最近は、ニューヨーク市場で日経平均株価先物が高くなり、円安で東京市場に戻ってきますが、海外でついた株価に届かないため、「東京市場では上値が重い展開」という市況コメントが続いています。
私はいつも市況コメントを聞いていて思うのですが、コメントの表現がムードに流れていて、同じ状況でも表現の仕方が異なるのが気になってしまいます。
たとえば日経平均株価が100円、200円動いたときに、「日経平均株は本日は大きく上昇(下落)し・・・」というコメントがあります。13000円、14000円の日経平均株価の水準で100円、200円の上下がとても大きいと思えません。
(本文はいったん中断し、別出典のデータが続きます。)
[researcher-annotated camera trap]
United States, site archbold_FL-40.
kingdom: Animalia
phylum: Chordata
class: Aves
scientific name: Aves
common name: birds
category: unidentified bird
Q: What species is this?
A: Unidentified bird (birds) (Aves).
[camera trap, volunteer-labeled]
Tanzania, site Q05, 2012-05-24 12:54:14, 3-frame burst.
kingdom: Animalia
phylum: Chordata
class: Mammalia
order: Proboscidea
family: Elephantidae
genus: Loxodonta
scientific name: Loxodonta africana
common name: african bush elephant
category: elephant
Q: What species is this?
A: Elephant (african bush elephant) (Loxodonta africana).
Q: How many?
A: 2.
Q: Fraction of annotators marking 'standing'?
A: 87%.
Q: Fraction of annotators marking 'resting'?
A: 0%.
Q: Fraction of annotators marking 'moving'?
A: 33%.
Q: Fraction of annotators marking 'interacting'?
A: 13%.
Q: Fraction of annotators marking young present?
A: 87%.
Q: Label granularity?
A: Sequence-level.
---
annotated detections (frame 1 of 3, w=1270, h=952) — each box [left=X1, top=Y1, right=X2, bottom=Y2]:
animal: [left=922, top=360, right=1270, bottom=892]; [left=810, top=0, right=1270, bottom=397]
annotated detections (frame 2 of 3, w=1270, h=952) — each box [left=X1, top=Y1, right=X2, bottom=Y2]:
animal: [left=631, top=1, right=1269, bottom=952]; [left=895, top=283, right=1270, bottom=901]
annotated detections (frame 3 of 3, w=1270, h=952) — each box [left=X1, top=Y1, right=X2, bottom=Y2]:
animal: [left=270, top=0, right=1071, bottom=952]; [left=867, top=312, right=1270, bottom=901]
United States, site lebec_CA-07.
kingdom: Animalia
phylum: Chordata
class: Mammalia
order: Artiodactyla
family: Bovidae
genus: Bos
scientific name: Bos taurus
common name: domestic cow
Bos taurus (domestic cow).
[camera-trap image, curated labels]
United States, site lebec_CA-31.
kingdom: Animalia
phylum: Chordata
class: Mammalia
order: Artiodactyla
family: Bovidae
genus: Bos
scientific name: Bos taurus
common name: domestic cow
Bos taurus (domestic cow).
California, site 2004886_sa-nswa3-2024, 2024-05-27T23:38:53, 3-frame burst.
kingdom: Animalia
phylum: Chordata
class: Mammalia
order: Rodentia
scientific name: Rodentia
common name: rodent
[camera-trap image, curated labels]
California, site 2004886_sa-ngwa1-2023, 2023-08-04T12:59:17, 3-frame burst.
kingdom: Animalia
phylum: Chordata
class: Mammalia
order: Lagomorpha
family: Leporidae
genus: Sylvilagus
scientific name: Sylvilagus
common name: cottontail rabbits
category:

株式の動きであれば、当たり前の範囲ではないでしょうか?むしろ値動きが30円〜50円内で収まる小動きで終わることの方がびっくりです。
たとえば日経平均株価は3月17日11787円、4月17日13398円、昨日14219円でした。円米ドル為替は3月17日97円40銭、4月17日102円50銭、昨日は104円70銭でした。日経平均株価で2500円上昇し、円米ドルで7円円安に振れました。この2ヶ月の流れを、「日本株の株価は上値が重い」、「円安への動きにはエネルギー不足」という毎日のコメントは適切だったのでしょうか?
見方によっては「日本株は本日もシッカリ。円安は底堅い」というコメントであっても、違和感がなかったように思います。
またぞろ「底値で拾った株で儲かった」とか、「円キャリー取引復活。円高の突っ込みは投資チャンス」とか、あちこちから成功体験、自慢話が出始めています。売っていた人が踏まれて手じまいし、「今度は買いで目先のキャピタルゲインを取ろうか」と思案する人も増えているでしょう。弱気の材料よりも、「買いたい材料」が日増しに増えてきました。
株価の上昇の後に「何故買われたか」の材料がついてくる、まさに来週はそんな週になるのではないでしょうか。チャーチストは「15000円を抜けたら16000円も」と、誰が考えても当たり前の可能性を今更おっしゃるでしょう。
15000円に乗せると、下値から2割以上も評価額が回復したことになります。為替水準は底値からは10%以上も円安水準にあり、多少円高に振れても動揺しない水準に戻りました。傷の癒えた投資家もこれから再投資の機会を探すでしょう。上昇期待が高まるほど売りは手控えられ、しびれを切らした投資家が買いに回り、値が軽くなり・・・。コメントはいつのまにか「本日も株価はシッカリ。円安基調」に変わるのかも知れません。
これまでは売りを想定する必要はなかったですが、今後は「ここまであれば十分。利益の確定を検討する」という水準を常に想定して、株価の上昇に振り回されないようにしましょう。
利益を確定することを怖れる必要はありません。何度も買えるチャンスはこれかもあるわけですから。ただ15000円の水準まではせっかくだから、値動きを楽しんでよいのではないでしょうか?